==== 本文 ====

●消えない遺産。


いきなり問題です。

下の国旗は、どこの国の国旗でしょうか?

 

分かる方は、すごい!

少し考えてみてから、先をお読みください。

























答えは、

満州国(まんしゅうこく)の国旗です。

満洲国とは、昔、日本の関東軍が占領した日本の植民地です。(今は中国)

当時、日本は、満州国の建国と満州開拓が国策となって、

「満州農業移民100万戸移住計画」が推し進められて、

 疲弊した農村の経済の立て直しや食糧増産などを目的に推し進められましたが、

実際には、「満州国」の支配、防衛といった軍事的な目的でした。

一時期は、満州は夢の国と歌われ、

実際に都市部ではレンガ造りの立派な家に水洗便所がある家に住めるし、

日本で勤めるよりも、外地手当てがつくというので、喜んで渡った人もいました。

また、第二次世界大戦中には、満州に住めば空襲が無いし、

食料も豊富で、内地にいるよりも安全で豊かな生活が出来ると渡った人もいます。


しかし、その後の満州の人達を襲う悲劇は、皆さんもご存知だと思います。

終戦前後の混乱に殉難して亡くなった人は、20万人以上にのぼると言われています

また、2万人以上の人が自決したといわれます。

なんとか引き上げて来れた人も、

「あれは、この世のものとは思えない恐ろしい情景だった。」と回想します。

それが日本が国策として推し進めた結果でした。


軍部を始め、日本が国策として満州に進出していく中、

 

軍部に目をつけられるのを承知で、

一人の実業家が、勇気をもって満州国建国に反対します。

講演やラジオで、何度も、平和の大切さを訴えました。



「軍備を拡張し、よってもって他国を圧迫し、

 これを併呑するがごときは、

 まったく国際法を無視したる野蛮行為である。



さて、この勇気ある声を発したのは、誰だったと思いますか?

====

- _課題_:
1. 満州についての本文では、終戦前後の混乱に殉難して亡くなった人は何人以上とされているか。
2. 満州についての本文が、人々が満州へ渡った理由として挙げている利点をすべて挙げよ。
3. 満州国をめぐる本文の最後の文「さて、この勇気ある声を発したのは、誰だったと思いますか?」の後に続く文章を書いてください。

==== データ ====

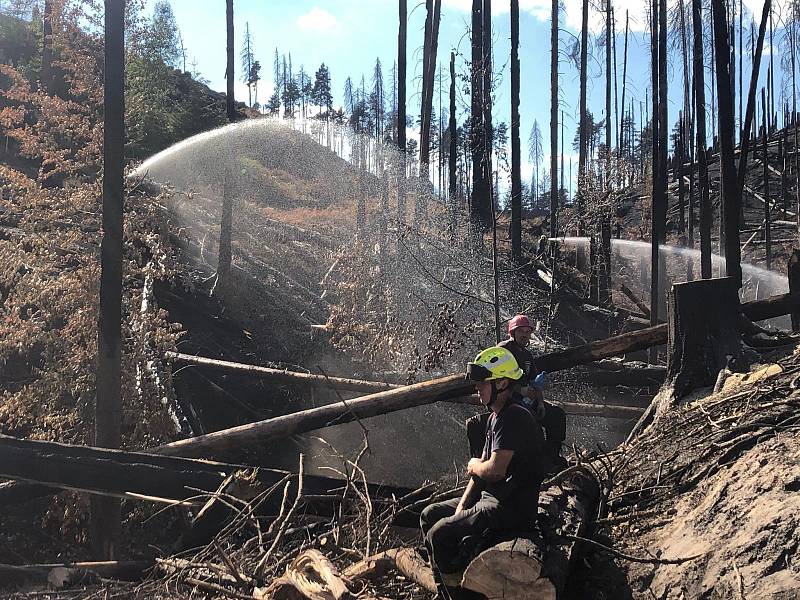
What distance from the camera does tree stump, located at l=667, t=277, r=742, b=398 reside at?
6.27m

====

- _解答_:
1. 20万人以上とされている。

2.
・都市部ではレンガ造りの立派な家に水洗便所がある家に住める
・日本で勤めるよりも外地手当てがつく
・第二次世界大戦中、満州に住めば空襲が無い
・食料が豊富で、内地にいるよりも安全で豊かな生活が出来る

3.
少し考えてみてから、先をお読みください


























勇気ある声を発したのは、渋沢栄一さんでした。

そうです。来る2024年に1万円札になるあの渋沢栄一さんです。





渋沢栄一さんと言えば、

今テレビ番組でも度々取り上げられていて、ご存知だと思います。

約500の会社を育て、約600の公共事業に関わった功績がありますね。

日本初の株式会社を設立したり、

日本初の銀行を設立したり、(今のみずほ銀行)

日本女子大学校(現在の日本女子大学)や商法講習所(現在の一橋大学)、

東京女子大学校(現在の東京女子大学)を設立した。

1100以上ですから、挙げたらキリがありませんね。




多分、渋沢栄一さんの事をテレビで知った人は、

こんな風に思うかもしれませんね。

「凄い人だ。 きっと大金持ちになったに違いない。

 子孫達がうらやましい。


私個人としては、渋沢栄一さんの事をそこで終わって欲しくないと思い、

今日の記事を書いています。

 

私はむしろ、彼の晩年の活躍の方が1万円札に相応しい人物だと思っているので。






大正5(1916)年、76歳になると、

渋沢栄一さんは、全ての事業から完全に引退します。

引退した後は、より一層、慈善活動と平和活動に専念します。


7年後の渋沢83歳の時、大正12年9月1日昼の11時58分。

関東大震災が起きます。

靖国神社に設置された仮設住宅


渋沢栄一の事務所は兜町にあったので、当然大損害を受け、

事務所にあった宝物などは、全て焼けてしまい、ビルも崩壊します。

奇跡的に自宅に戻れた渋沢栄一。

その時、家族にこう言われます。

「危ないから今すぐ郷里埼玉県に避難しましょう。」

それに対して、渋沢栄一は、こう叱責します。

「私のような老人は、こういう時に、

 いささかなりとも働いてこそ、

生きている申しわけが立つというもの。」

 

そう言うと、渋沢はすぐに動いた。

「食べる事にも不自由な人達がいるはずだ。」と、

自費を投じて、埼玉から米4000俵を買い入れ、

自宅を開放して、食料の配給を始めた。


 

また、自宅に来れない人達の為に、炊き出しを行った。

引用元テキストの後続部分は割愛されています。